**Your instructions**
With the images removed, reproduce each entry below word for word.

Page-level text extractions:
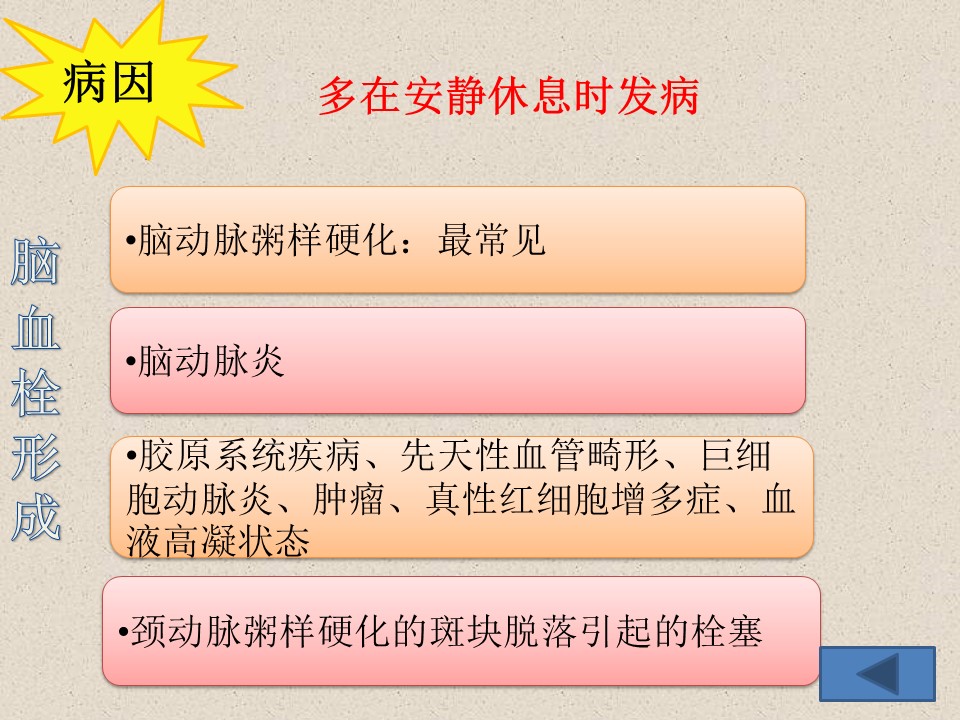 病因

多在安静休息时发病

脑血栓形成

•脑动脉粥样硬化：最常见

•脑动脉炎

•胶原系统疾病、先天性血管畸形、巨细胞动脉炎、肿瘤、真性红细胞增多症、血液高凝状态

•颈动脉粥样硬化的斑块脱落引起的栓塞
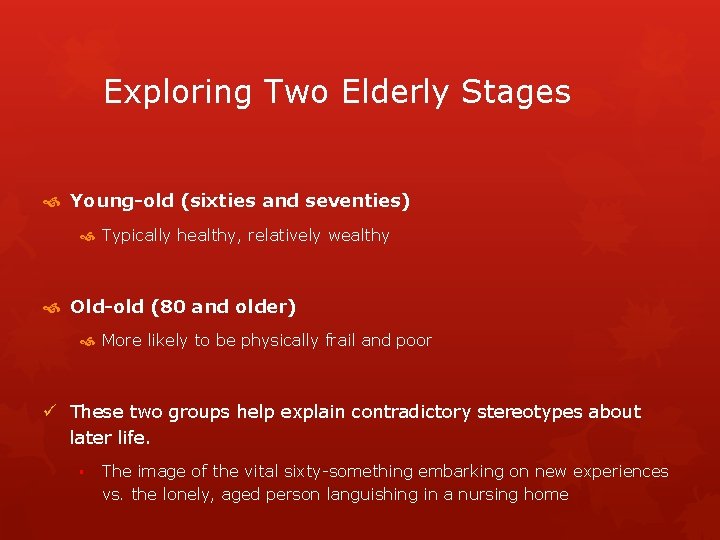 Exploring Two Elderly Stages

Young-old (sixties and seventies)

Typically healthy, relatively wealthy

Old-old (80 and older)

More likely to be physically frail and poor

✓ These two groups help explain contradictory stereotypes about later life.

The image of the vital sixty-something embarking on new experiences vs. the lonely, aged person languishing in a nursing home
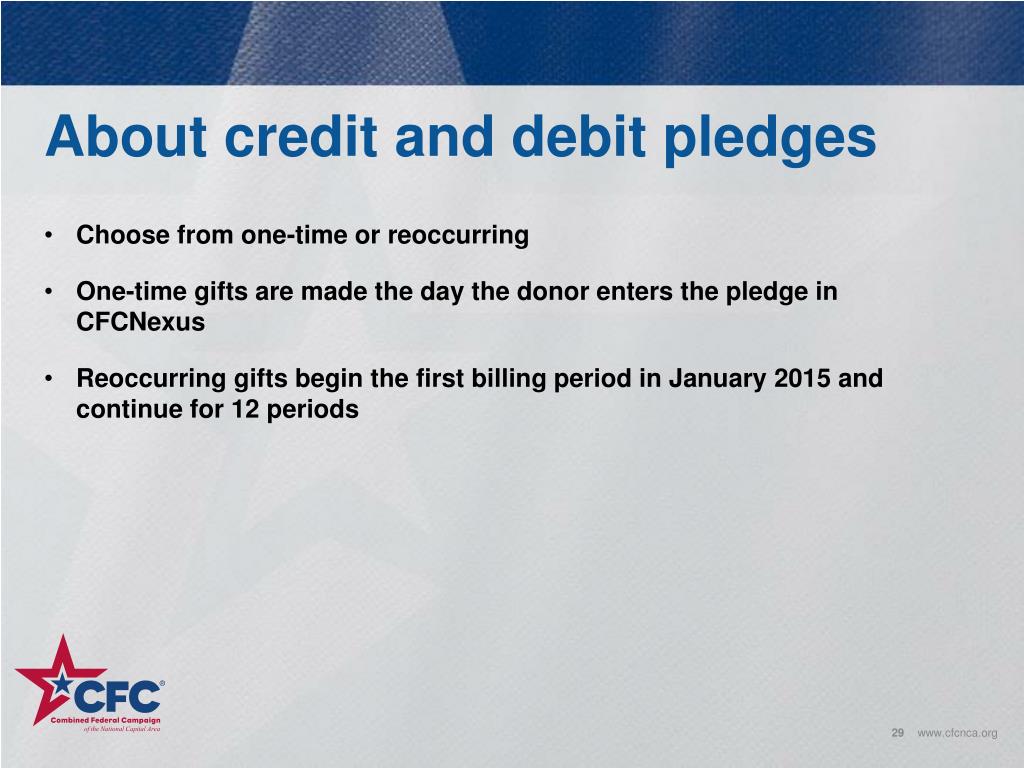 About credit and debit pledges

• Choose from one-time or reoccurring

• One-time gifts are made the day the donor enters the pledge in CFCNexus

• Reoccurring gifts begin the first billing period in January 2015 and continue for 12 periods

CFC®
Combined Federal Campaign
of the National Capital Area

29 www.cfcnca.org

**Finished task**
 病因

多在安静休息时发病

脑血栓形成

•脑动脉粥样硬化：最常见

•脑动脉炎

•胶原系统疾病、先天性血管畸形、巨细胞动脉炎、肿瘤、真性红细胞增多症、血液高凝状态

•颈动脉粥样硬化的斑块脱落引起的栓塞
 Exploring Two Elderly Stages

Young-old (sixties and seventies)

Typically healthy, relatively wealthy

Old-old (80 and older)

More likely to be physically frail and poor

✓ These two groups help explain contradictory stereotypes about later life.

The image of the vital sixty-something embarking on new experiences vs. the lonely, aged person languishing in a nursing home
 About credit and debit pledges

• Choose from one-time or reoccurring

• One-time gifts are made the day the donor enters the pledge in CFCNexus

• Reoccurring gifts begin the first billing period in January 2015 and continue for 12 periods

CFC®
Combined Federal Campaign
of the National Capital Area

29 www.cfcnca.org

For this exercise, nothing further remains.